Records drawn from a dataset
========
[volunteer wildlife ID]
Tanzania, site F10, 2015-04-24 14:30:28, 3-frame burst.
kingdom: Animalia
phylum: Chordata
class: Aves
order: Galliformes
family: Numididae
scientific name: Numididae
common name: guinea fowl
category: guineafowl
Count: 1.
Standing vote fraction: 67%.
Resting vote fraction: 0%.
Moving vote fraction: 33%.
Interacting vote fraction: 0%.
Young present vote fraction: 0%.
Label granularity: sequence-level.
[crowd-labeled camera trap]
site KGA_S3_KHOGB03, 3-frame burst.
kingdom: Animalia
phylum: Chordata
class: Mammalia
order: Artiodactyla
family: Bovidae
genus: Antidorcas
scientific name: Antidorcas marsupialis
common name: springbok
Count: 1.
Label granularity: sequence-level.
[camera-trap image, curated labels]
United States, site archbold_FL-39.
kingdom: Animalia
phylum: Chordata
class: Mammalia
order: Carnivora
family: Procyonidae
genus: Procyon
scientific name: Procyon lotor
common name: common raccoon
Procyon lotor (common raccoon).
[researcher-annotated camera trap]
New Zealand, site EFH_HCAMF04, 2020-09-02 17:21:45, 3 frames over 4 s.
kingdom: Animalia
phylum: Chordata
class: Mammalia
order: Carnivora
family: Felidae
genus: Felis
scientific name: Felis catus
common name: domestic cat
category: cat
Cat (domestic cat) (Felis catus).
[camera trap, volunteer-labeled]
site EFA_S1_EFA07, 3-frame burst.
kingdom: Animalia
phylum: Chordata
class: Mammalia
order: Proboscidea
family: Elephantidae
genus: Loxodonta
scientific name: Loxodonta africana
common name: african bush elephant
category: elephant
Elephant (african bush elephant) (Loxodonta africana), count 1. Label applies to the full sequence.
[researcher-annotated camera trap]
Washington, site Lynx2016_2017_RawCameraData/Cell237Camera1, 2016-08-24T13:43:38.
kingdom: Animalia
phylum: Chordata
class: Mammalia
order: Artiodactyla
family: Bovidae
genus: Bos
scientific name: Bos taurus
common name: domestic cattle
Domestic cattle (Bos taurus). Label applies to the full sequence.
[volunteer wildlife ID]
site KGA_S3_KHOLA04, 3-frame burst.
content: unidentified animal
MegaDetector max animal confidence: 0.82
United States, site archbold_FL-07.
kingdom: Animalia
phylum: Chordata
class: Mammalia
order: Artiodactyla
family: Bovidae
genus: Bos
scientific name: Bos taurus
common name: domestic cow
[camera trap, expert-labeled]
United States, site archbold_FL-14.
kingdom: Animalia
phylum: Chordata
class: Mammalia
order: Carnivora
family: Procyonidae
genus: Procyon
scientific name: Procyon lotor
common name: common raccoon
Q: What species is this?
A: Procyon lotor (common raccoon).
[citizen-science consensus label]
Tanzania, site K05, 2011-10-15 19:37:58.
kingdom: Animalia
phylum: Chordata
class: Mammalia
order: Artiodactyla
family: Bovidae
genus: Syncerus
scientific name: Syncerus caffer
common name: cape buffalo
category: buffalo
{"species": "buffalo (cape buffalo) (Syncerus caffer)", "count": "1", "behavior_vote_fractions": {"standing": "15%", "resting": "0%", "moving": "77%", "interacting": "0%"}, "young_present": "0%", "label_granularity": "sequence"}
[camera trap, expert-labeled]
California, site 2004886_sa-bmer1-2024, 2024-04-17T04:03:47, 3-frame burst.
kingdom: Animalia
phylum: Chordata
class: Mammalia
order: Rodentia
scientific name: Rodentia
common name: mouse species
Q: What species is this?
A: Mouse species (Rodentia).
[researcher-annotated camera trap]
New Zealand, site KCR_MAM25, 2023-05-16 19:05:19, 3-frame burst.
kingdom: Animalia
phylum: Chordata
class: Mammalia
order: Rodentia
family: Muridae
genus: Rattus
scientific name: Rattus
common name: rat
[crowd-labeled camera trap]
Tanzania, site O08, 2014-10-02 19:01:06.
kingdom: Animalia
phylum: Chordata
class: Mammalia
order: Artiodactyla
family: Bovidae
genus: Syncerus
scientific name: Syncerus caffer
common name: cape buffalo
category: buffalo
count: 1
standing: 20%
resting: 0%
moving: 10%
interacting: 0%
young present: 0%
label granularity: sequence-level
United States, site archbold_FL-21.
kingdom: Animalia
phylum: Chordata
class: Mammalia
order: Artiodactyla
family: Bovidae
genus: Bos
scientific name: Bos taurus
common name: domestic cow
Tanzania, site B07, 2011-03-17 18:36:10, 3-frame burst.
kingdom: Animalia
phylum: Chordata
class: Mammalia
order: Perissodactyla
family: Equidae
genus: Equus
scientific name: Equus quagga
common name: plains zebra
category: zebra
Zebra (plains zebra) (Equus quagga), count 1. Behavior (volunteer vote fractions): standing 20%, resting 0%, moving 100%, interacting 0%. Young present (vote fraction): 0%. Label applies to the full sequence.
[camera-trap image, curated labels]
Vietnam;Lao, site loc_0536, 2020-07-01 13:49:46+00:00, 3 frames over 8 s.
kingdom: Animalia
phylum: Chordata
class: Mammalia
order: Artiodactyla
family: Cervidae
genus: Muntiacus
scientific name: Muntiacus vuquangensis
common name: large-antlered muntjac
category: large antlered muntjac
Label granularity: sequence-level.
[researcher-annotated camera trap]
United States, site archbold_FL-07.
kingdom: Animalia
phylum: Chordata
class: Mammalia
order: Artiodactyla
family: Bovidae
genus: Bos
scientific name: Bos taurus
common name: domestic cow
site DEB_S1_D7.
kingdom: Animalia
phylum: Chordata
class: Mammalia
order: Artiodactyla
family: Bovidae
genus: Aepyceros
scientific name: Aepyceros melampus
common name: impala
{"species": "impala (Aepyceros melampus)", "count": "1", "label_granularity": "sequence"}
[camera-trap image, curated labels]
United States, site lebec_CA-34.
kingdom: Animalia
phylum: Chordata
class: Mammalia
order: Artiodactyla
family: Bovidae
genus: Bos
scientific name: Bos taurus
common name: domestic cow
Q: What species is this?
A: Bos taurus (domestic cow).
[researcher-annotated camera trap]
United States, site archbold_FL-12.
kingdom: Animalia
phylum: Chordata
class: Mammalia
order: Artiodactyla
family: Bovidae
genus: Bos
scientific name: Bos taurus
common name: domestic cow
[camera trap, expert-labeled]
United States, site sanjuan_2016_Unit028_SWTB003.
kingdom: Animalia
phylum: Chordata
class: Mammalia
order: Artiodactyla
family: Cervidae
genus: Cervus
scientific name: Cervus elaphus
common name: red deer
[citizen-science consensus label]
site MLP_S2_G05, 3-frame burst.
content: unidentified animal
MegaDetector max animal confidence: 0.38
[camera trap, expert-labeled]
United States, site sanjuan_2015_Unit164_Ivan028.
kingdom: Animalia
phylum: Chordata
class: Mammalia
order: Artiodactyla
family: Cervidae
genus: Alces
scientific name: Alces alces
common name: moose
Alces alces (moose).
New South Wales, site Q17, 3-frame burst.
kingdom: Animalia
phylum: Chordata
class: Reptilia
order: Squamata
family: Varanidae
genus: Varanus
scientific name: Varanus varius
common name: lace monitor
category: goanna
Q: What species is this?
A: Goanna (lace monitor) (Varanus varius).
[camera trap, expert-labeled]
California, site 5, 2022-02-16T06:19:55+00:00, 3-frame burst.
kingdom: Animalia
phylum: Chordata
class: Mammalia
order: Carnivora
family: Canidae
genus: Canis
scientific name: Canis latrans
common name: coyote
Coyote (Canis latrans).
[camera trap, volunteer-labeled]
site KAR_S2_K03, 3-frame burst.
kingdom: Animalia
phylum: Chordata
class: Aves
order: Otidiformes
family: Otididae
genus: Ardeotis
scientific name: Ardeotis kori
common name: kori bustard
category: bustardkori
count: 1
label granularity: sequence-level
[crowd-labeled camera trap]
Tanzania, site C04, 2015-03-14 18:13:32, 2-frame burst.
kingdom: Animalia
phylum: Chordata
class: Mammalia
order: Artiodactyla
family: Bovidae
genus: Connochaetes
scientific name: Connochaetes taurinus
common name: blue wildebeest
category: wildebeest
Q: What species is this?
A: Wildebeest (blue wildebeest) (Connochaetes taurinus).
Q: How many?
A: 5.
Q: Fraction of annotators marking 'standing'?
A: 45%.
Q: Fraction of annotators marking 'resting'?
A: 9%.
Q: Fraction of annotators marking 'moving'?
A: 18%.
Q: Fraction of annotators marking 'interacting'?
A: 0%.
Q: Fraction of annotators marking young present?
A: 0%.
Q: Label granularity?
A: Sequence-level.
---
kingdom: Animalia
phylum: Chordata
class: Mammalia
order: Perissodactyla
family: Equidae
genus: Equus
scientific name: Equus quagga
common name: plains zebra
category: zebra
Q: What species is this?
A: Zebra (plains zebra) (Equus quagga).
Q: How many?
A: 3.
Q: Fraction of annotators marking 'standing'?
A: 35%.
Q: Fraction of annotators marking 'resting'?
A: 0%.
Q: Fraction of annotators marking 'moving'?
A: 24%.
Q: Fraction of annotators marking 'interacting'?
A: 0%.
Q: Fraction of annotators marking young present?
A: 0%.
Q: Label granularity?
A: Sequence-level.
========
Activity
Retrieve all lines from the data that contain the string "United".

Solution to the problem
United States, site archbold_FL-39.
United States, site archbold_FL-07.
United States, site archbold_FL-14.
United States, site archbold_FL-21.
United States, site archbold_FL-07.
United States, site lebec_CA-34.
United States, site archbold_FL-12.
United States, site sanjuan_2016_Unit028_SWTB003.
United States, site sanjuan_2015_Unit164_Ivan028.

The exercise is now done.